Sebagai Dwitunggal, sambung Halida, Sukarno dan Hatta telah mempunyai pembagian tugas yang total. Hatta memegang kendali untuk masalah strategis. Sementara itu, Presiden Sukarno fokus pada penggalangan kepada rakyat, yang dalam kajian ilmiah disebut sebagai “solidarity maker”. Bukan hanya mengatasi keadaan pada masanya, sejumlah kebijakan strategis Hatta membentuk jalannya sejarah Indonesia di kemudian hari. Mulai dari Maklumat No. X 1945 tentang pembentukan Komite Nasional Indonesia Pusat (KNIP) yang berfungsi sebagai legislatif dan perwujudan demokrasi, merancang dan peresmian Palang Merah Indonesia, menandatangani berdirinya TNI pada 5 Oktober 1945, kebijakan Reorganisasi dan Rasionalisasi Angkatan Perang pada 1948, persiapan pemerintahan darurat setelah Agresi Militer Belanda ke-2, pelaksanaan politik luar negeri bebas dan aktif, dan juga sistem ekonomi koperasi.

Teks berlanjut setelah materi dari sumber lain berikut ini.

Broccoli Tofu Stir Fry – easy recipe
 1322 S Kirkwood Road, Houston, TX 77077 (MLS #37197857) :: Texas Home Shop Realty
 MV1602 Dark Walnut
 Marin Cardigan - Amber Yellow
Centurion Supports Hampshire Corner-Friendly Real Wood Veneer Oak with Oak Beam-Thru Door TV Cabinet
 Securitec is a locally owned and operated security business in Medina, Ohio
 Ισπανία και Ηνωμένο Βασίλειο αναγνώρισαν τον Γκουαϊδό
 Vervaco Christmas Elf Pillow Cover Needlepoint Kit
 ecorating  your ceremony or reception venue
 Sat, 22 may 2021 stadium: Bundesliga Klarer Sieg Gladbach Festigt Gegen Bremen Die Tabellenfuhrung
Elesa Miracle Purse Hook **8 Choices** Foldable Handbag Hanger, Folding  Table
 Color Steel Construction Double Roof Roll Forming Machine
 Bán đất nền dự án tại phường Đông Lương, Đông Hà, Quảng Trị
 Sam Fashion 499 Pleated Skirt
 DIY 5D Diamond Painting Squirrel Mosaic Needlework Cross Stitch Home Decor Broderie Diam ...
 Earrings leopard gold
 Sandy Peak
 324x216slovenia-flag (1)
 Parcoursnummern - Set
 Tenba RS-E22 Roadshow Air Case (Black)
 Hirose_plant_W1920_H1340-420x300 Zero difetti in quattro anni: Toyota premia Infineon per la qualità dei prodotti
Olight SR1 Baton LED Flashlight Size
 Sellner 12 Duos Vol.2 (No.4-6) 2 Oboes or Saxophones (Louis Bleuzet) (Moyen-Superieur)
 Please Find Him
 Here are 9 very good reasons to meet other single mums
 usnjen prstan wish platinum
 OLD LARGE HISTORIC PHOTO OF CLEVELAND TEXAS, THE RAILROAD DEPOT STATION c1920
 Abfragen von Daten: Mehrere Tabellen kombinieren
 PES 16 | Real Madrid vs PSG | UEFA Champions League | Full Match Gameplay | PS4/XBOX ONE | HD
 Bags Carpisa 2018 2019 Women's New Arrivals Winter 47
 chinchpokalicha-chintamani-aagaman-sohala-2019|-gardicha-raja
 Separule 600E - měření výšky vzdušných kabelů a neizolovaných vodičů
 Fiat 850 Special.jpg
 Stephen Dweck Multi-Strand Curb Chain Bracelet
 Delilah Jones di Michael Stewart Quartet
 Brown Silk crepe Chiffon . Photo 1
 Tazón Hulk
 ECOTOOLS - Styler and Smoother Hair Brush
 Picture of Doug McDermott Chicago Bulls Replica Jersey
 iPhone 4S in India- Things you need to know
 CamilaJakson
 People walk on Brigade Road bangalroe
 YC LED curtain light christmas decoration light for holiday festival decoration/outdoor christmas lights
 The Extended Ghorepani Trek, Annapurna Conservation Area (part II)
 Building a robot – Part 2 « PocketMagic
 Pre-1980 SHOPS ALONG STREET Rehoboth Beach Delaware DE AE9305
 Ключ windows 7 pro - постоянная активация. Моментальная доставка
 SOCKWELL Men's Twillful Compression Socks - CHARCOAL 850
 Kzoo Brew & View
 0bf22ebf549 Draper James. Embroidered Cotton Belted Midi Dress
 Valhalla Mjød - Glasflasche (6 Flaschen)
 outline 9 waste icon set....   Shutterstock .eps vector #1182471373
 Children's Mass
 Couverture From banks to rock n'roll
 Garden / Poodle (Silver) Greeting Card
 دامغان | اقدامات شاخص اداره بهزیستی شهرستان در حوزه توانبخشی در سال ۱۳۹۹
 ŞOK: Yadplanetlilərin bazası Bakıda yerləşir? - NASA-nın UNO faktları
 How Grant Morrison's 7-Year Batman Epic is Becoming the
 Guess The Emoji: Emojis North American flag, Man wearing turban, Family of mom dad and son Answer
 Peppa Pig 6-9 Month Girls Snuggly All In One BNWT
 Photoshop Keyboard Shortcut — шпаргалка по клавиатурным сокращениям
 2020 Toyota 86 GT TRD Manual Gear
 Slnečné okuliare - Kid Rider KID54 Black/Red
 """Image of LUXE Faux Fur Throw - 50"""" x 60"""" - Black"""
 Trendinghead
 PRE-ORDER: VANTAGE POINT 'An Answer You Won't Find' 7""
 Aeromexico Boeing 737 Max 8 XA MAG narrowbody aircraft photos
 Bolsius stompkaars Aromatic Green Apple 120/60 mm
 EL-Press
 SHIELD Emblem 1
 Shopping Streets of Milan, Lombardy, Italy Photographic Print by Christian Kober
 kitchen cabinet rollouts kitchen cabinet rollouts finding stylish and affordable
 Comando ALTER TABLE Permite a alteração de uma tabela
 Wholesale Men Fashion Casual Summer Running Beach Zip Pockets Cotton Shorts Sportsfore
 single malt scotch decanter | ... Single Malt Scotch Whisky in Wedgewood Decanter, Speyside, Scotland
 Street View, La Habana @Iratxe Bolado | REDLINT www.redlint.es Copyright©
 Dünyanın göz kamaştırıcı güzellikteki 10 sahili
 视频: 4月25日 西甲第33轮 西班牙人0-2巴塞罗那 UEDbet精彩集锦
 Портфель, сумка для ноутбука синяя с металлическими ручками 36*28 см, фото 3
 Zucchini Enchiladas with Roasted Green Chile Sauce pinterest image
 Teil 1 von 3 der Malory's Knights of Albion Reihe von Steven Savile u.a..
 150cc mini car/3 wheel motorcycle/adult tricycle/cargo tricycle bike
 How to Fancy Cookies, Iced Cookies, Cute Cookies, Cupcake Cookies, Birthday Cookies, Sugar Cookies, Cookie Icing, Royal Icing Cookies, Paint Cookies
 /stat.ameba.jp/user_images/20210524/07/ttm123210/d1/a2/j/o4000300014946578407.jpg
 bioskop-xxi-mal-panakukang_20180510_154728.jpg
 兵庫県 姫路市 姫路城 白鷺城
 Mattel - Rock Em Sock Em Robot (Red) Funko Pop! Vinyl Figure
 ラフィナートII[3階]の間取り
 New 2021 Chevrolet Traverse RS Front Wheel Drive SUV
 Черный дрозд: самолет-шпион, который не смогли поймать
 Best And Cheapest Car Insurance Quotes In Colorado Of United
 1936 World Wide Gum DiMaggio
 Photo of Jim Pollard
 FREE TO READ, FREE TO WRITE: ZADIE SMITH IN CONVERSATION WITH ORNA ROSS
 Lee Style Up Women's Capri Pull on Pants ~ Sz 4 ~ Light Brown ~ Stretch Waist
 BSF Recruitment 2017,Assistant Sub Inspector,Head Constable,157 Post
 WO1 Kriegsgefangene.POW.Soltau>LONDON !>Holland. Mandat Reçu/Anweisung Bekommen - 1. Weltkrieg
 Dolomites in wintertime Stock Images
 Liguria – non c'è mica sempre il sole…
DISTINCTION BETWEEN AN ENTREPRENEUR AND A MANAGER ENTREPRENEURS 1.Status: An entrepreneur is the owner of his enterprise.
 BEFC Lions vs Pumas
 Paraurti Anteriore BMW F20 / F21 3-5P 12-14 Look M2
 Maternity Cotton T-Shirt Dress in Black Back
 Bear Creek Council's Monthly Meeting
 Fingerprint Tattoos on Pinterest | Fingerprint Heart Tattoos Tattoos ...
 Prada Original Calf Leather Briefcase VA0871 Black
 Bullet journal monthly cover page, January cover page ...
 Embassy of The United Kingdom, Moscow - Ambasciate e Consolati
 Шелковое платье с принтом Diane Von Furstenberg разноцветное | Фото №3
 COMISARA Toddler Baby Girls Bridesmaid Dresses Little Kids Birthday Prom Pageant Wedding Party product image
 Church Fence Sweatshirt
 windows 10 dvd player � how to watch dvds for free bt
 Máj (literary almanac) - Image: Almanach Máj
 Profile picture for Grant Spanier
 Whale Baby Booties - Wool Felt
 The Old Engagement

“Sebagai pemimpin atau pendamping presiden, warisannya adalah melakukan pikiran visioner dengan langkah yang tepat guna. Caranya dengan memerdekakan diri sendiri dari kepentingan pribadi maupun ambisi pribadi untuk kepentingan pribadi,” tutur Halida.
Baca juga: Menteri Agama Menolak Rumah Negara
Menurut Insan, usia 40 sampai 45 tahun masih tergolong usia muda untuk pimpinan negara. Bung Hatta ketika menjabat di usia 43 tahun, sama seperti Perdana Menteri Kanada Justin Trudeau atau Perdana Menteri Thailand Yingluck Shinawatra. Terlepas dari usia yang relatif muda, Hatta memiliki pengetahuan atas proses dekolonisasi yang tengah berlangsung di dunia. Dia mengetahui konstelasi global yang sedang berlangsung masa itu, seperti kemunculan Amerika Serikat sebagai adidaya baru dan meredupnya Inggris sebagai adidaya.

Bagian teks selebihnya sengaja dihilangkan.